SET EXERCISE — Return the listing word for word, as given.

EXCERPTED DATA —

************

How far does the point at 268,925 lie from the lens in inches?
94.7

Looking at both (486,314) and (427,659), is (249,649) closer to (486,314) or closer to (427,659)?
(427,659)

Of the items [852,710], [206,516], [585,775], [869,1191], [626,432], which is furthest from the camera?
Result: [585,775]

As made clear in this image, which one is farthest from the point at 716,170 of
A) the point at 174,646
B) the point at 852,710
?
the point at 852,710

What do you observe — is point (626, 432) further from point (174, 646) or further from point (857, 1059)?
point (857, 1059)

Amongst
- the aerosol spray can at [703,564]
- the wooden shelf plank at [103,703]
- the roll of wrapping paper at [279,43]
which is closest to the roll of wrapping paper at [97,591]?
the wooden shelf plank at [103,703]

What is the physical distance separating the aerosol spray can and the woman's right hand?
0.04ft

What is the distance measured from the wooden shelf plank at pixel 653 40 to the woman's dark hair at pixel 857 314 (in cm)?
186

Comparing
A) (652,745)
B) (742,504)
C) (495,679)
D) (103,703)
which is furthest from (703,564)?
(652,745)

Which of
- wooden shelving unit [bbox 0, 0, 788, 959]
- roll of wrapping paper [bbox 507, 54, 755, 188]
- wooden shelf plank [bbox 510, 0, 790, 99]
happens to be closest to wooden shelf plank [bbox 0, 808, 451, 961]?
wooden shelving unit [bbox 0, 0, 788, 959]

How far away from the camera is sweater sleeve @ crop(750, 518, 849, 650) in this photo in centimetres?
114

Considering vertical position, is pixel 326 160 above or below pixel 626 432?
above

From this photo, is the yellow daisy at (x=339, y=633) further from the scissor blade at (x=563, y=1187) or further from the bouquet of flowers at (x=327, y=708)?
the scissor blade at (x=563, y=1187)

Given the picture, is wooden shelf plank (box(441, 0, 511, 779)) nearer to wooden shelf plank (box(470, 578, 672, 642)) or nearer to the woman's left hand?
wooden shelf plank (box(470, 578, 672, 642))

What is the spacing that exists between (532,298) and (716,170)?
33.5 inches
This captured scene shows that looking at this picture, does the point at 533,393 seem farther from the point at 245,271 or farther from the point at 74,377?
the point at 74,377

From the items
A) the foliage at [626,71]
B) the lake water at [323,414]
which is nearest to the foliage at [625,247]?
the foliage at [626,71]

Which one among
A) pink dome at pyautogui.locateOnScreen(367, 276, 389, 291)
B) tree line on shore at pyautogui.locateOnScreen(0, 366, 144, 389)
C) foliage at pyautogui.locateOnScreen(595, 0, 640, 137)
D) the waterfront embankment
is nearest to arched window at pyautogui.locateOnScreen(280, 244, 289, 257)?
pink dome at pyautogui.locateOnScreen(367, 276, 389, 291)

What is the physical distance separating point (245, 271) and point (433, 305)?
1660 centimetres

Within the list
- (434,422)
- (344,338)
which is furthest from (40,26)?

************

TASK SOLUTION —
How far does the point at 268,925 lie from the lens in inches?
94.7

Looking at both (486,314) and (427,659), is (249,649) closer to (486,314) or closer to (427,659)?
(427,659)

Of the items [852,710], [206,516], [585,775], [869,1191], [626,432], which is furthest from the camera?
Result: [585,775]

As made clear in this image, which one is farthest from the point at 716,170 of
A) the point at 174,646
B) the point at 852,710
?
the point at 852,710

What do you observe — is point (626, 432) further from point (174, 646) or further from point (857, 1059)?
point (857, 1059)

Amongst
- the aerosol spray can at [703,564]
- the wooden shelf plank at [103,703]
- the roll of wrapping paper at [279,43]
which is closest to the roll of wrapping paper at [97,591]?
the wooden shelf plank at [103,703]

What is the physical distance separating the aerosol spray can and the woman's right hand?
0.04ft

What is the distance measured from the wooden shelf plank at pixel 653 40 to the woman's dark hair at pixel 857 314 (in cm)?
186

Comparing
A) (652,745)
B) (742,504)
C) (495,679)
D) (103,703)
which is furthest from (703,564)?
(652,745)

Which of
- wooden shelving unit [bbox 0, 0, 788, 959]
- roll of wrapping paper [bbox 507, 54, 755, 188]
- wooden shelf plank [bbox 510, 0, 790, 99]
happens to be closest to wooden shelf plank [bbox 0, 808, 451, 961]?
wooden shelving unit [bbox 0, 0, 788, 959]

How far away from the camera is sweater sleeve @ crop(750, 518, 849, 650) in this photo in centimetres?
114

Considering vertical position, is pixel 326 160 above or below pixel 626 432?
above

From this photo, is the yellow daisy at (x=339, y=633) further from the scissor blade at (x=563, y=1187) or further from the bouquet of flowers at (x=327, y=708)?
the scissor blade at (x=563, y=1187)

Given the picture, is wooden shelf plank (box(441, 0, 511, 779)) nearer to wooden shelf plank (box(470, 578, 672, 642)) or nearer to the woman's left hand?
wooden shelf plank (box(470, 578, 672, 642))

What is the spacing that exists between (532,298) and (716,170)?
33.5 inches
This captured scene shows that looking at this picture, does the point at 533,393 seem farther from the point at 245,271 or farther from the point at 74,377?
the point at 74,377

From the items
A) the foliage at [626,71]
B) the lake water at [323,414]
which is nearest to the foliage at [625,247]?
the foliage at [626,71]

Which one among
A) pink dome at pyautogui.locateOnScreen(367, 276, 389, 291)
B) tree line on shore at pyautogui.locateOnScreen(0, 366, 144, 389)
C) foliage at pyautogui.locateOnScreen(595, 0, 640, 137)
D) the waterfront embankment
is nearest to arched window at pyautogui.locateOnScreen(280, 244, 289, 257)?
pink dome at pyautogui.locateOnScreen(367, 276, 389, 291)

What is the physical distance separating point (245, 271) and point (433, 305)?
1660 centimetres

Within the list
- (434,422)
- (344,338)
which is furthest from (40,26)?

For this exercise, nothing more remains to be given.